Lui è l’uomo che ho qui davanti a me, al tavolo della trattoria, tovaglia a quadri in veranda, e una bottiglia di Cinque Terre di quassù, la cantina là in fondo, alla fine del caruggio. No, lui l’amore nel bosco non lo farebbe mai: è molto bello e mi riempie di attenzioni, senza sporcarsi. A volte mi viene in mente quella canzone di Mina, di un lui dal carattere difficile, egoista e prepotente, ma che al momento giusto sa diventare grande, tre volte grande. Io oggi mi sento come una di quelle amiche che ricevono regali e rose rosse per il loro compleanno, e son convinte che la vita è tutta lì: e invece no, mi vien da dire, da urlare. Invece no.

Dettagli

Guardami, per una volta guardami attraverso l’oro di questo bicchiere, lasciati andare alla freschezza della mela golden, inebriati del mandarancio, delle erbe dolci e pungenti di questi sentieri, dei fiori di ginestra, gli stessi che un altro uomo mise un giorno tra i miei capelli, dopo l’amore. E poi beviamo insieme: dio come vorrei che fossi come questo vino. Nessuna indulgenza, una carezza in un pugno, la freschezza agrumata in una mineralità rocciosa, che sbatte sui denti, insieme a un velo di astringenza, citrina ma gentile, come una barba di un paio di giorni.

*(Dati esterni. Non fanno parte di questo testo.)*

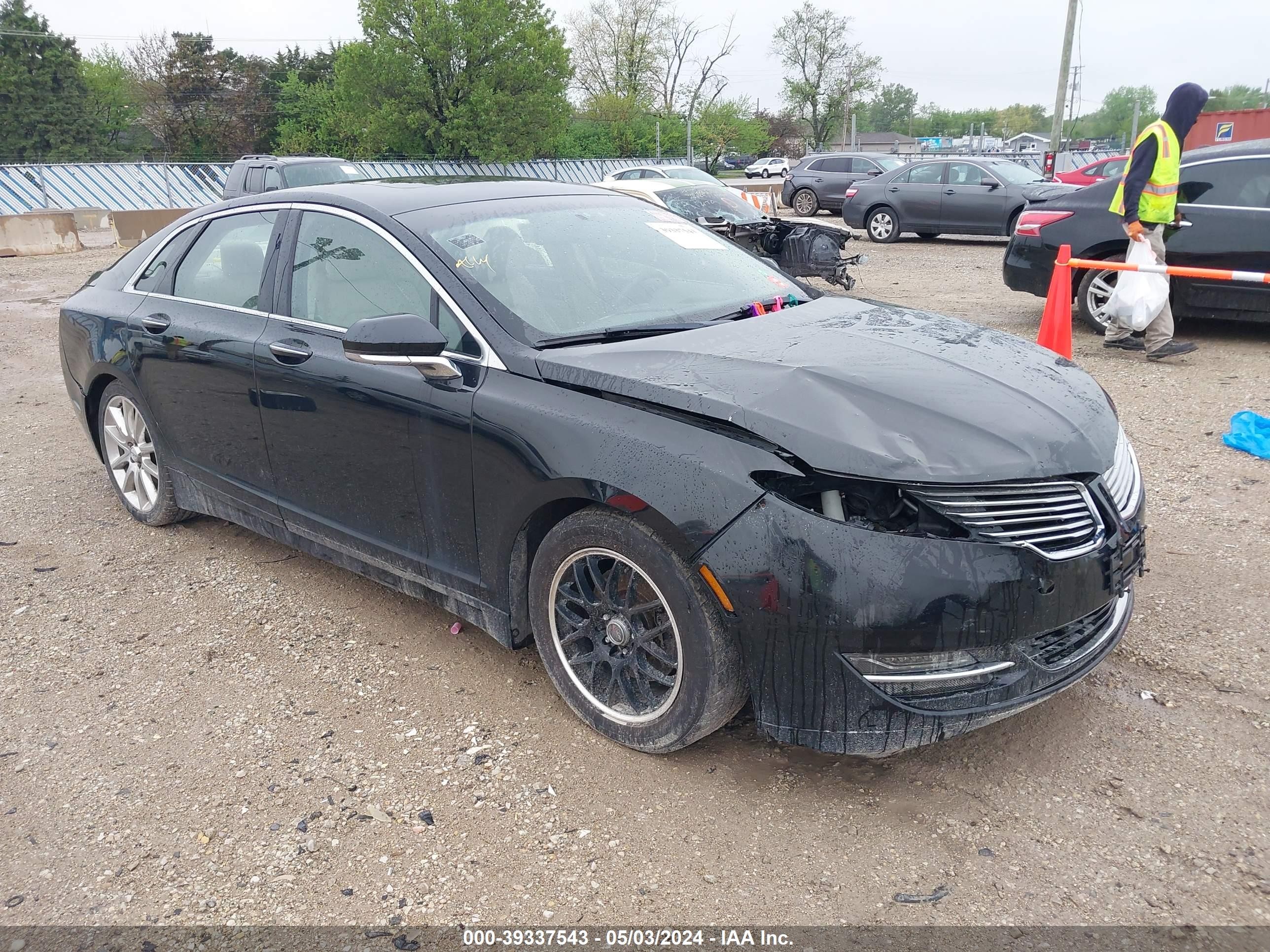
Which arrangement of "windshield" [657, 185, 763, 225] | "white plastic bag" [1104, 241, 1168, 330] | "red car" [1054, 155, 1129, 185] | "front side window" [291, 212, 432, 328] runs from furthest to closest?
"red car" [1054, 155, 1129, 185], "windshield" [657, 185, 763, 225], "white plastic bag" [1104, 241, 1168, 330], "front side window" [291, 212, 432, 328]

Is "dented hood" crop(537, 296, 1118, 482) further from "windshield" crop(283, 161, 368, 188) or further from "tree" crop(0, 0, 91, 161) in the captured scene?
"tree" crop(0, 0, 91, 161)

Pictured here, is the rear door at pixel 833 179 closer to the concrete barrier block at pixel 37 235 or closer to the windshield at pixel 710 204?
the windshield at pixel 710 204

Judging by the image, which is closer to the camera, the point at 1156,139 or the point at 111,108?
the point at 1156,139

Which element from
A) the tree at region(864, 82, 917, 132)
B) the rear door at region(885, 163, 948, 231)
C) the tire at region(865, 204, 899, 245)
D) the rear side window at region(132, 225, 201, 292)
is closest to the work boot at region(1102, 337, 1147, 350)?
the rear side window at region(132, 225, 201, 292)

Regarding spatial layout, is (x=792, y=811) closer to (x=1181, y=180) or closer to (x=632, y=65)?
(x=1181, y=180)

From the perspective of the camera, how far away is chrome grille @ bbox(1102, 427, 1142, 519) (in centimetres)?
281

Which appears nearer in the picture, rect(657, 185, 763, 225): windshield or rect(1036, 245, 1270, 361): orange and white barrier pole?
rect(1036, 245, 1270, 361): orange and white barrier pole

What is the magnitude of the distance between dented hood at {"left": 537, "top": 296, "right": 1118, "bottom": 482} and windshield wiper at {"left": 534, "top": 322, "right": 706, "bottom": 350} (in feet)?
0.19

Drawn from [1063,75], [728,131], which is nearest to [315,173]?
[1063,75]

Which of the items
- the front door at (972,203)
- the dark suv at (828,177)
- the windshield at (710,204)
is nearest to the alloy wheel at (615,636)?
the windshield at (710,204)

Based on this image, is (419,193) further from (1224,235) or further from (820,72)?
(820,72)

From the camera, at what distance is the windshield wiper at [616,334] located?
315cm

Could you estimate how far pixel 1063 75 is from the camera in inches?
1207

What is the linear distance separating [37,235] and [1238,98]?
6311 cm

Niente, non beve e non ha mai portato la barba lunga. Mi guarda però, col suo sorriso acchiappante, sicuro di sé. Io bevo un altro sorso, un sorso pieno, appagante, fino a ritrovare la bromelina dell’ananas sulla lingua, in un mulinello di freschezza amarognola. Chiudo gli occhi e non so perché ma avverto la suggestione come di lenzuola profumate di bucato, cotone e limone, il refrigerio di una notte d’estate. Mi piacciono i contrasti, mi piacciono i dubbi, la fatica di arrivare a una specie di equilibrio, a un’armonia, pezzo per pezzo, muro dopo muro, sorso dopo sorso. Non è forse questa la bellezza? Invece lui si allontana un attimo, lo vedo che si avvicina al ciglio del sentiero per raccogliere un fiore. Ora è qui davanti a me, e mi offre ‘sto fiore, cincischiando nella melassa: “Ti amo, piccola”.

Non doveva dirlo. Mi alzo e me ne vado. A piedi, fino a Manarola. E porto via con me la bottiglia di Cinque Terre, certa che lungo la strada troverà il modo, il suo modo, tre volte grande, di consolarmi.